Carlos stood and stared in the mirror and set his jaw hard. "Show me something, then," he said quietly through his teeth, "that'll make me know what to do from this point forward, 'cause right now, I don't know. All I know, that works, to get the job done, is power. And so far, it's only been shown to me, for real, from a throne that had a lineage arc to it that was no joke. Serious kick. Feel me?"
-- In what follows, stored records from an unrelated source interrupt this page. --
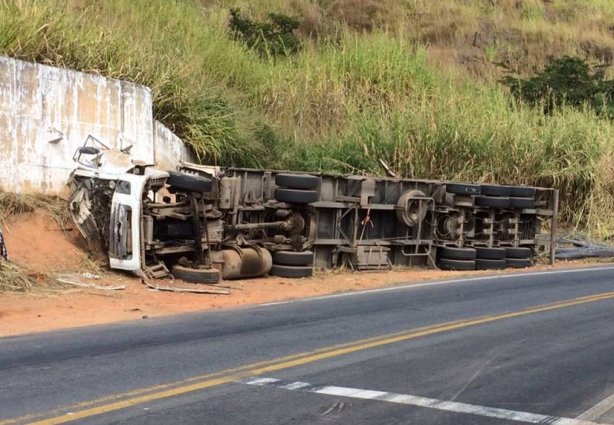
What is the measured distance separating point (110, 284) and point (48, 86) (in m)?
4.40

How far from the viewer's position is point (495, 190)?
19266 millimetres

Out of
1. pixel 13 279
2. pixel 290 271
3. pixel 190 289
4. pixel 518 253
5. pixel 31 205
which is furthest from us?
pixel 518 253

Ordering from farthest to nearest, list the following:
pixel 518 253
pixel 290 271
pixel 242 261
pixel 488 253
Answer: pixel 518 253 → pixel 488 253 → pixel 290 271 → pixel 242 261

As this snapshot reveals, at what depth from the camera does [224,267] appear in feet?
47.8

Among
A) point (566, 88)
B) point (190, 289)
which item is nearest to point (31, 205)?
point (190, 289)

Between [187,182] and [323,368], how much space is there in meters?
6.73

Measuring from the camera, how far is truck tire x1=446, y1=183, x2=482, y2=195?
1848 centimetres

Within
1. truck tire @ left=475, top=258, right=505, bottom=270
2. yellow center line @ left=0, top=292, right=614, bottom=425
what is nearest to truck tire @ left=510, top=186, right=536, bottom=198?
truck tire @ left=475, top=258, right=505, bottom=270

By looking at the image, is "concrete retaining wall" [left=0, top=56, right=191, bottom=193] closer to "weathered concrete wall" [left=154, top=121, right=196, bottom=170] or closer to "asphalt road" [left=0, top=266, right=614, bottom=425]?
"weathered concrete wall" [left=154, top=121, right=196, bottom=170]

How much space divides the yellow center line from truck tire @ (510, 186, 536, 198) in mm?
9016

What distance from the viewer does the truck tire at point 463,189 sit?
18.5 m

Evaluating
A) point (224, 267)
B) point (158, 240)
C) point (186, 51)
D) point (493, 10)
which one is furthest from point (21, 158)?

The bathroom was silent. Now, so was he. Dawn fully crested. He was too disgusted for words. The good old nights had to go back where they belonged, inside his mental black box. He'd let them stay there until they begged for another private review with a nonjudgmental audience - him. Carlos closed his eyes and steadied himself for a Joe-normal day. The old nights whispered good-bye like an unhappy lover and slipped back into the shadows of his thoughts. It had been real.

Quiet as he kept, he missed all of that.